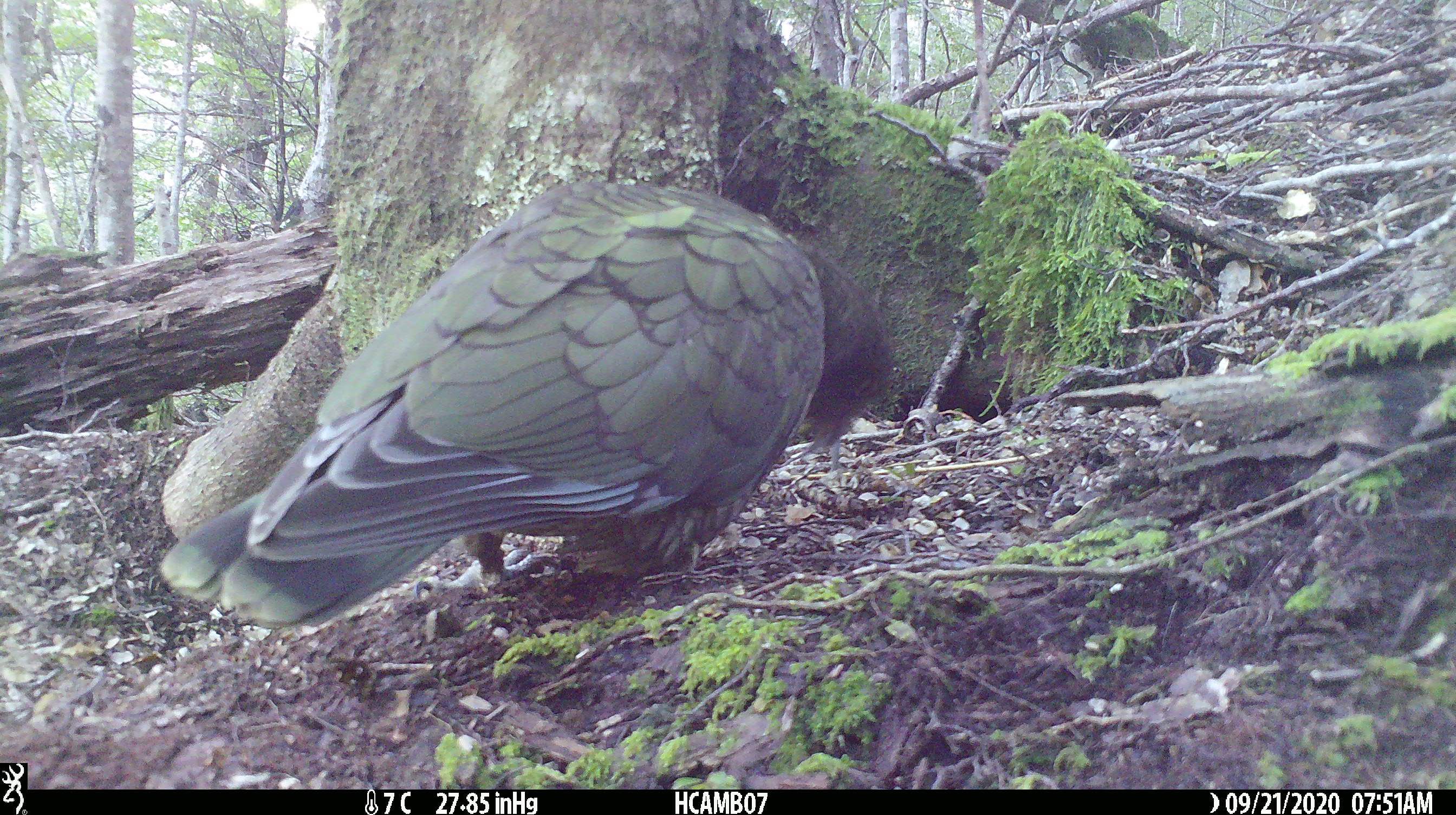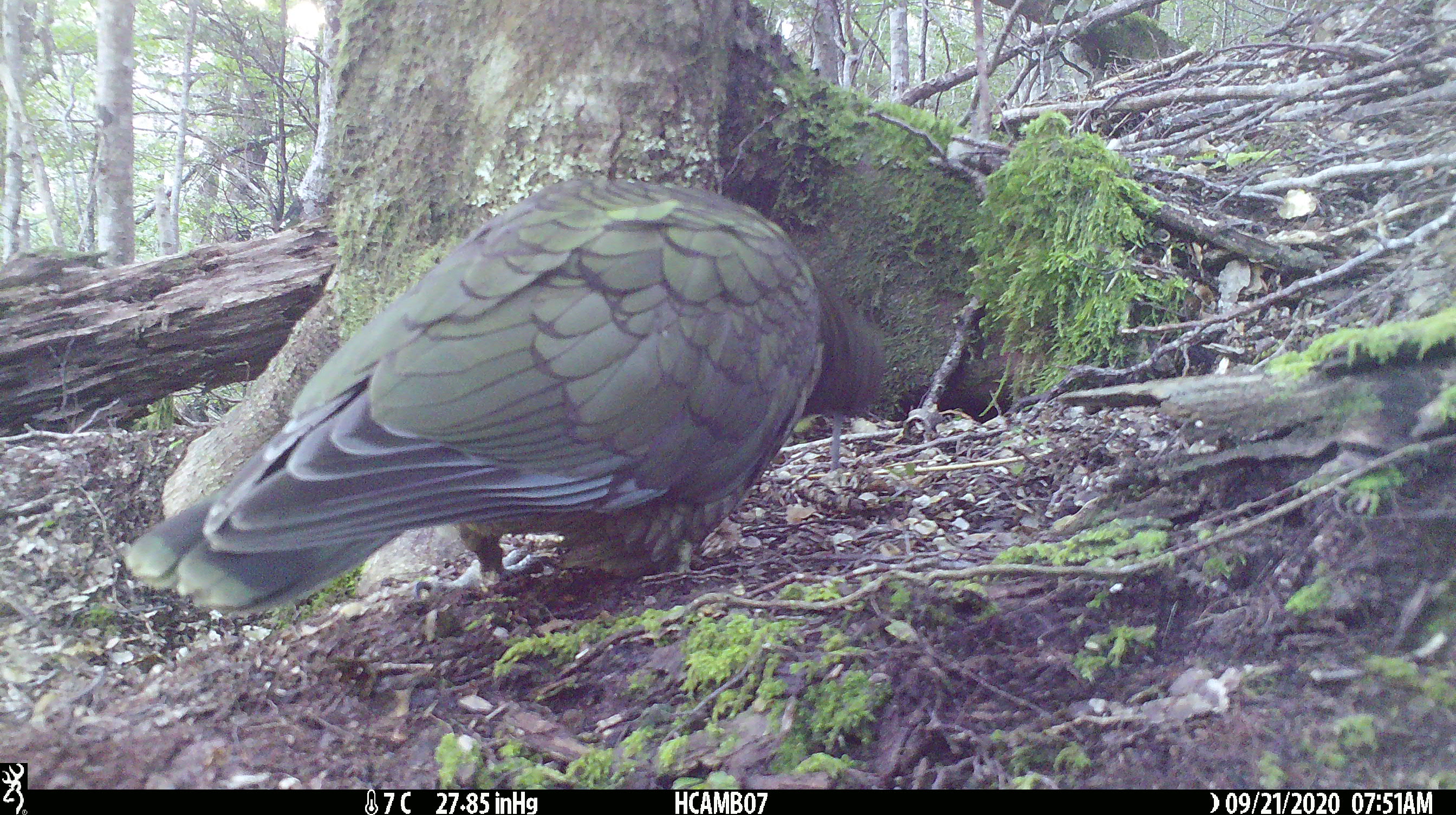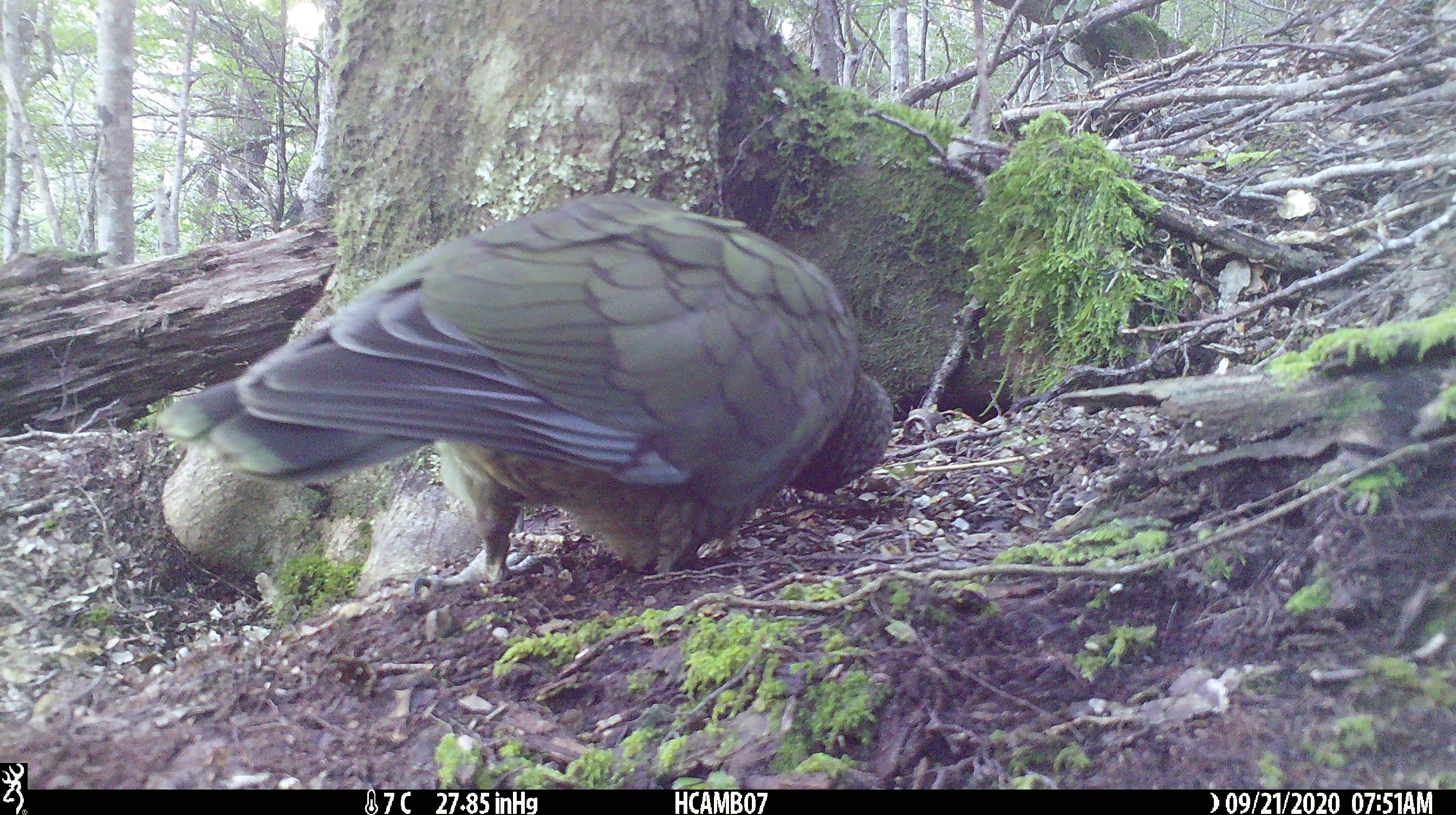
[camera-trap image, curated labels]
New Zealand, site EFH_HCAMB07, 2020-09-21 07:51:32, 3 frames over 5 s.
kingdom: Animalia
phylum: Chordata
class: Aves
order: Psittaciformes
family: Strigopidae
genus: Nestor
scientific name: Nestor notabilis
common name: kea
Kea (Nestor notabilis).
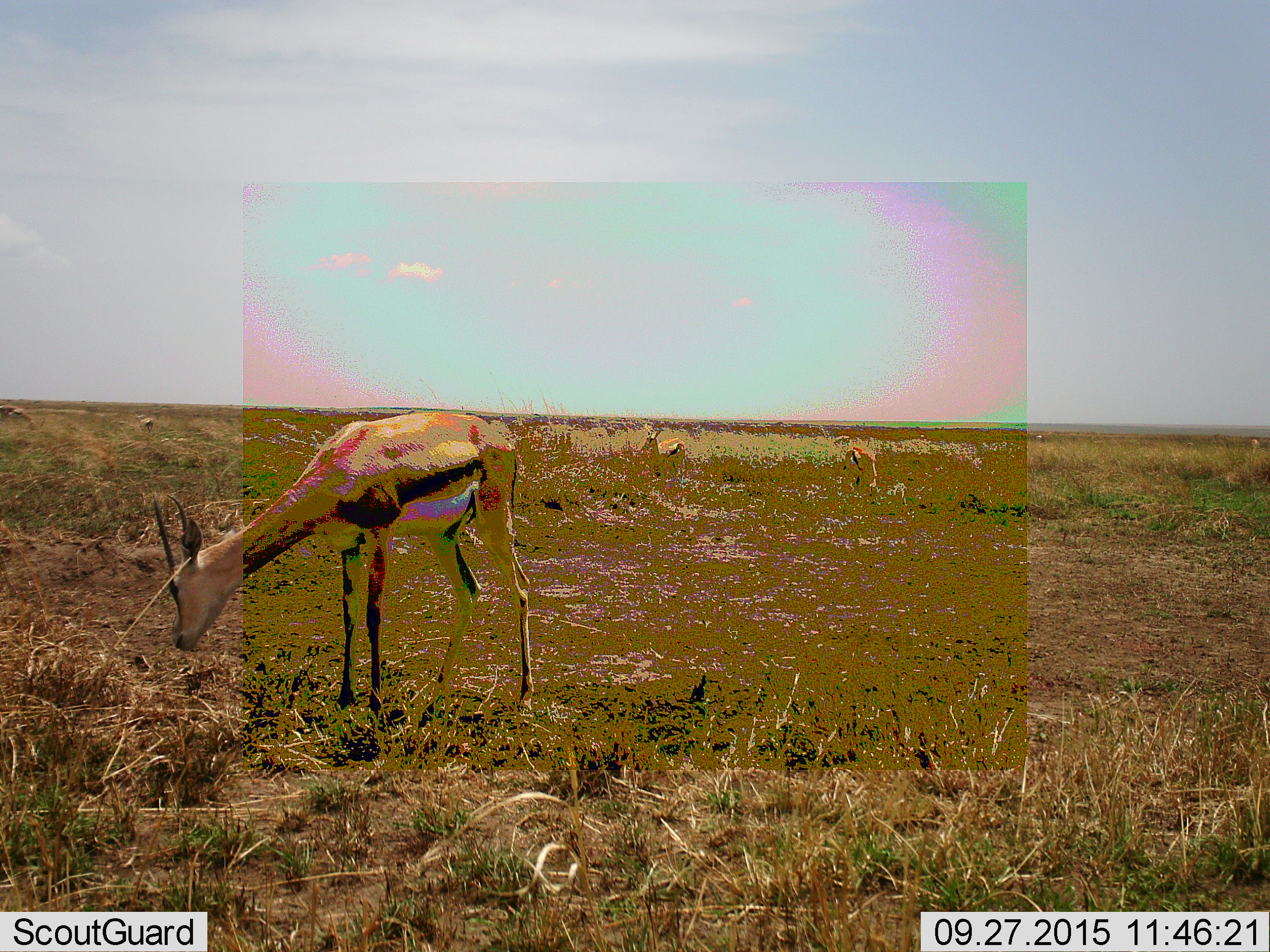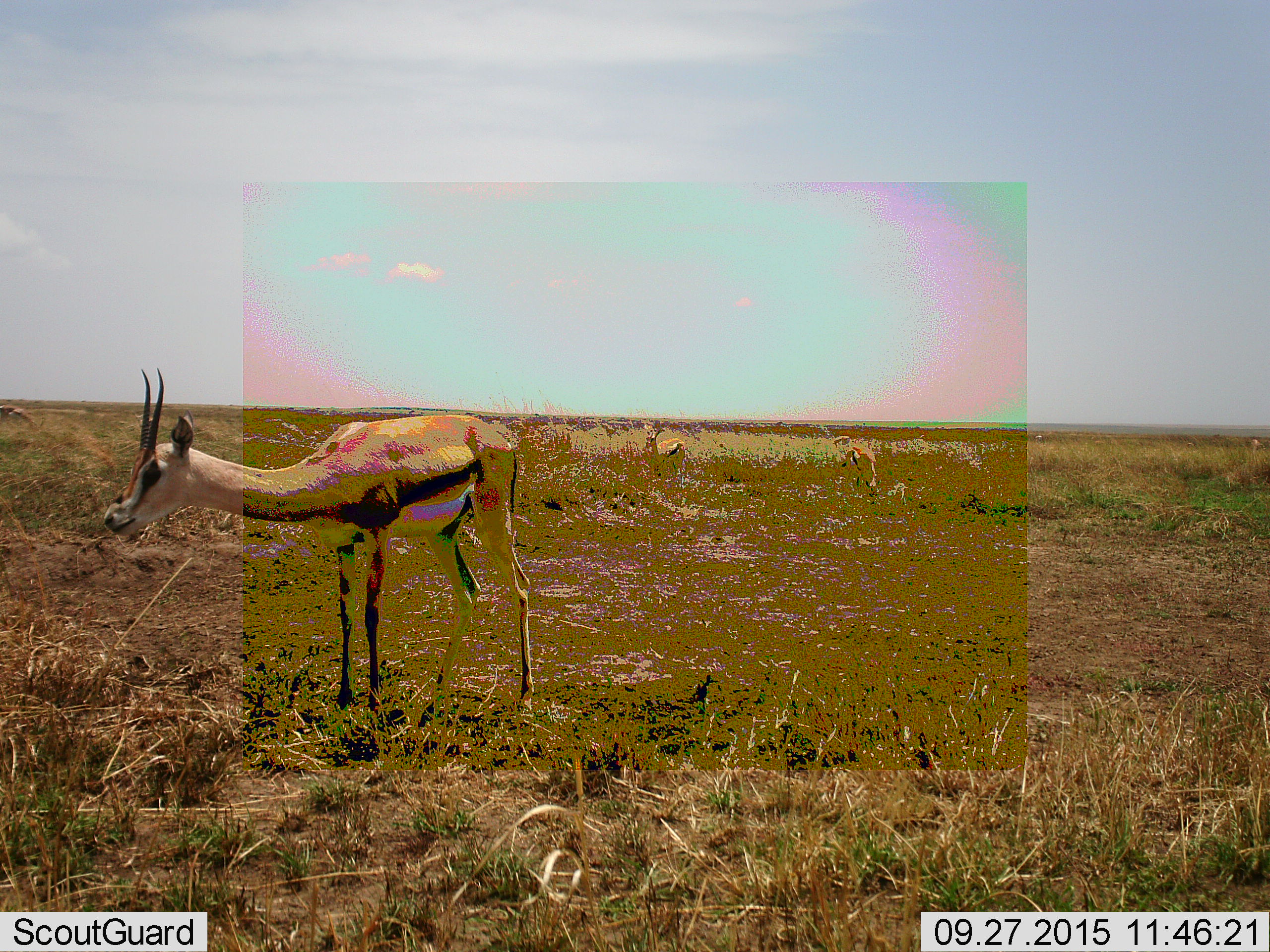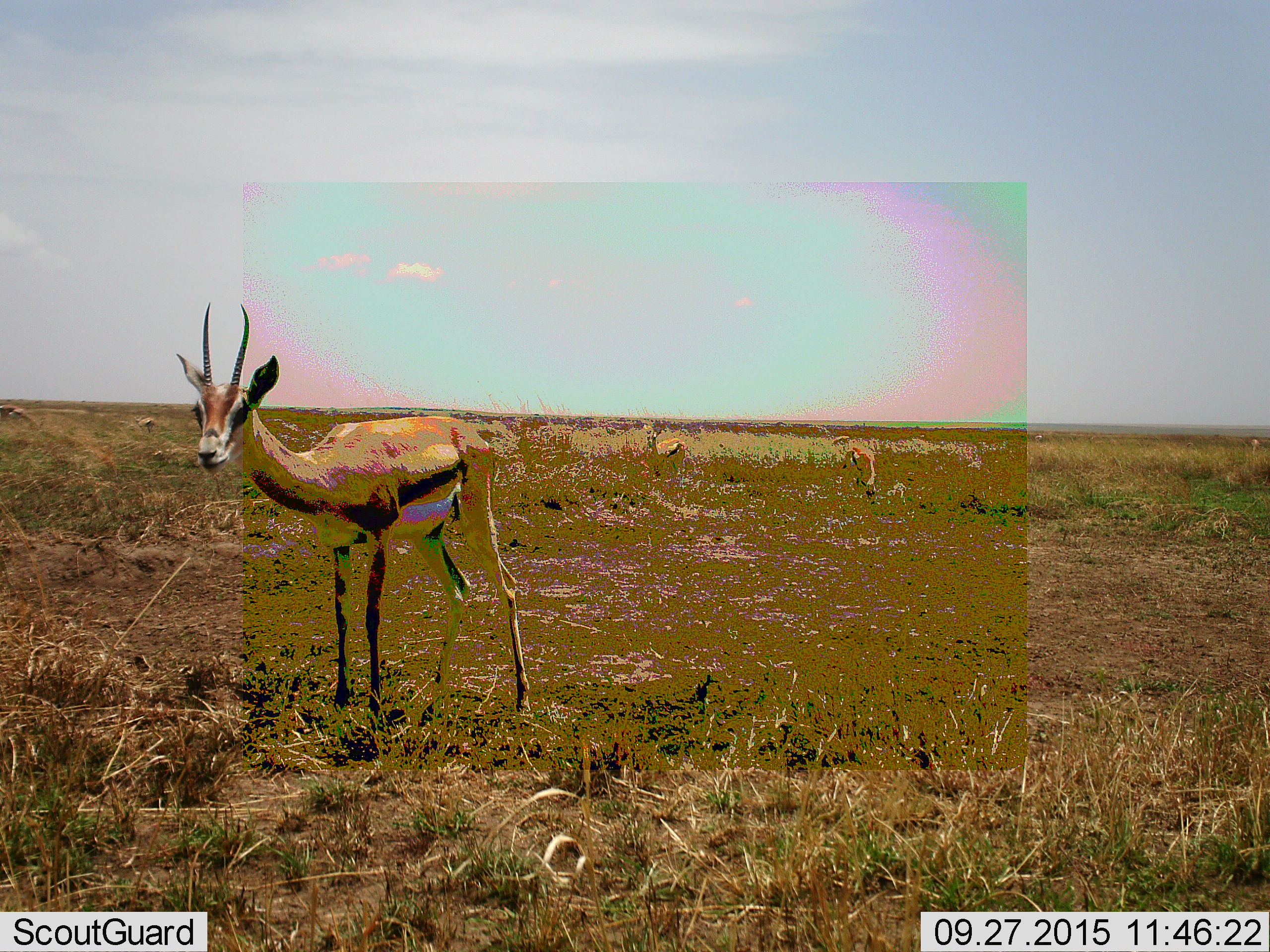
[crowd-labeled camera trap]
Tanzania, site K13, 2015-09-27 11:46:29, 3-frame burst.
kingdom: Animalia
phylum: Chordata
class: Mammalia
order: Artiodactyla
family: Bovidae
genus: Eudorcas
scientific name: Eudorcas thomsonii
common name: thomson's gazelle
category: gazellethomsons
Gazellethomsons (thomson's gazelle) (Eudorcas thomsonii), count 5. Behavior (volunteer vote fractions): standing 75%, resting 12%, moving 0%, interacting 0%. Young present (vote fraction): 12%. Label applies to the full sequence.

+++++

Work instructions: A word-for-word copy of the entries above is needed, with every picture dropped.

Task response:
[camera-trap image, curated labels]
New Zealand, site EFH_HCAMB07, 2020-09-21 07:51:32, 3 frames over 5 s.
kingdom: Animalia
phylum: Chordata
class: Aves
order: Psittaciformes
family: Strigopidae
genus: Nestor
scientific name: Nestor notabilis
common name: kea
Kea (Nestor notabilis).
[crowd-labeled camera trap]
Tanzania, site K13, 2015-09-27 11:46:29, 3-frame burst.
kingdom: Animalia
phylum: Chordata
class: Mammalia
order: Artiodactyla
family: Bovidae
genus: Eudorcas
scientific name: Eudorcas thomsonii
common name: thomson's gazelle
category: gazellethomsons
Gazellethomsons (thomson's gazelle) (Eudorcas thomsonii), count 5. Behavior (volunteer vote fractions): standing 75%, resting 12%, moving 0%, interacting 0%. Young present (vote fraction): 12%. Label applies to the full sequence.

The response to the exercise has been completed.